Materiale da elaborare >>
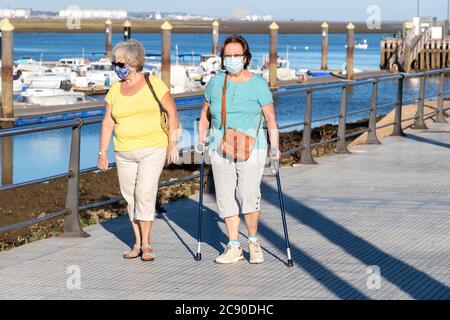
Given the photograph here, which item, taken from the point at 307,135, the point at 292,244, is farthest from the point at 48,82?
the point at 292,244

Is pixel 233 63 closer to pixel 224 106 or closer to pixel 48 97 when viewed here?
pixel 224 106

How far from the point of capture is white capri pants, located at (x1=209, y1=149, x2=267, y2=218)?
8.39 meters

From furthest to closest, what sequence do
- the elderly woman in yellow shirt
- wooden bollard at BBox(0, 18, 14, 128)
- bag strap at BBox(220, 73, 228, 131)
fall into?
wooden bollard at BBox(0, 18, 14, 128) → the elderly woman in yellow shirt → bag strap at BBox(220, 73, 228, 131)

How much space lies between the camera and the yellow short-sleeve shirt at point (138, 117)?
8.40 meters

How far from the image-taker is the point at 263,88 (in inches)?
323

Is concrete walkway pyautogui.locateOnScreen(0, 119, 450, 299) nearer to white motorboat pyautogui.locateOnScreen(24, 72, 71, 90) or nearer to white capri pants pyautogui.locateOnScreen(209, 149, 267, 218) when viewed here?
white capri pants pyautogui.locateOnScreen(209, 149, 267, 218)

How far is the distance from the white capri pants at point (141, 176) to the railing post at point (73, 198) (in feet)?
4.04

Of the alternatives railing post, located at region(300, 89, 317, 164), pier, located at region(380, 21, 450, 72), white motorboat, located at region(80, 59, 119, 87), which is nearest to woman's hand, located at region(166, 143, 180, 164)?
railing post, located at region(300, 89, 317, 164)

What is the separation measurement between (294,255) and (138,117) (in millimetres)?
1655

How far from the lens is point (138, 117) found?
27.7ft
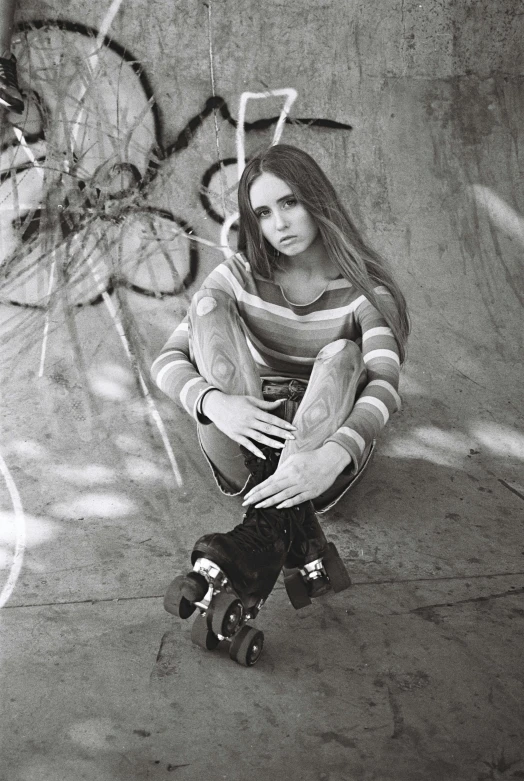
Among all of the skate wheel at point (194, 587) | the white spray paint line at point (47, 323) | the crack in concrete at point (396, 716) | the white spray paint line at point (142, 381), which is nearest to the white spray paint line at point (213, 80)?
the white spray paint line at point (142, 381)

Scopo dell'esercizio >>
Riporta tali e quali le righe del materiale dalla riga con "Is pixel 233" alla riga con "8.39 meters", comprese entrambe.

Risultato completo >>
Is pixel 233 63 closer to pixel 224 106 or closer to pixel 48 97 when viewed here?
pixel 224 106

How far from the point of capture is white capri pants, located at (x1=209, y1=149, x2=267, y2=218)?
8.39 meters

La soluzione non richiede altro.